Medication Overuse Headache
Definition and Mechanism
Medication overuse headache (MOH), previously termed analgesic rebound headache, is defined as headache occurring on $\geq 15$ days/month in a patient with a pre-existing primary headache who is overusing acute medications for $>3$ months. It is not a distinct biological entity but rather a pharmacological reaction superimposed on a susceptible (typically migrainous) brain.
At-risk medications and overuse thresholds:
| Medication Class | Overuse Threshold |
|---|---|
| Simple analgesics (paracetamol, NSAIDs, aspirin) | $\geq 15$ days/month |
| Triptans, ergotamines, opioids, combination analgesics | $\geq 10$ days/month |
| Opioids / barbiturate-containing analgesics | Particularly high risk; lowest threshold |
Clinical Features
- Transformation from episodic to daily or near-daily headache
- Headache often present on waking; improves transiently with analgesia then rebounds
- Reduced efficacy of acute and preventive treatments
- Anxiety around medication access; anticipatory dosing
- History of escalating frequency of acute medication use over months to years
Management of Medication Overuse Headache
Withdrawal is the cornerstone of treatment:
- Identify and educate, explain the mechanism clearly; validate the patient's experience while setting expectations that withdrawal symptoms will occur (typically 7-14 days)
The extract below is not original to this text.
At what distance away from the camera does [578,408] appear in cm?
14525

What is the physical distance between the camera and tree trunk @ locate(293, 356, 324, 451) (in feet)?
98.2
- Abrupt versus gradual cessation: - Triptans, NSAIDs, paracetamol: abrupt cessation generally preferred and better tolerated - Opioids, barbiturates: graduated reduction (e.g. 10% dose reduction every 1-2 weeks) to avoid severe withdrawal
- Bridge therapy during withdrawal: - Naproxen $500\,\text{mg}$ twice daily (if not the overused agent) to soften rebound - Short course prednisolone ($60\,\text{mg}$ tapering over 5-7 days) for severe withdrawal headache - Antiemetics as required
- Initiate or optimise preventive therapy once the overused medication is ceased, preventive agents are substantially less effective in the presence of ongoing overuse
- Inpatient withdrawal for opioid/barbiturate-overusing patients or those who have failed outpatient attempts
Prognosis: Approximately 50-70% of patients improve significantly after withdrawal. Relapse rates are significant (~30% at 1 year); ongoing monitoring and support are essential. Patients who continue to have headache after withdrawal likely have an underlying primary headache disorder requiring formal preventive management.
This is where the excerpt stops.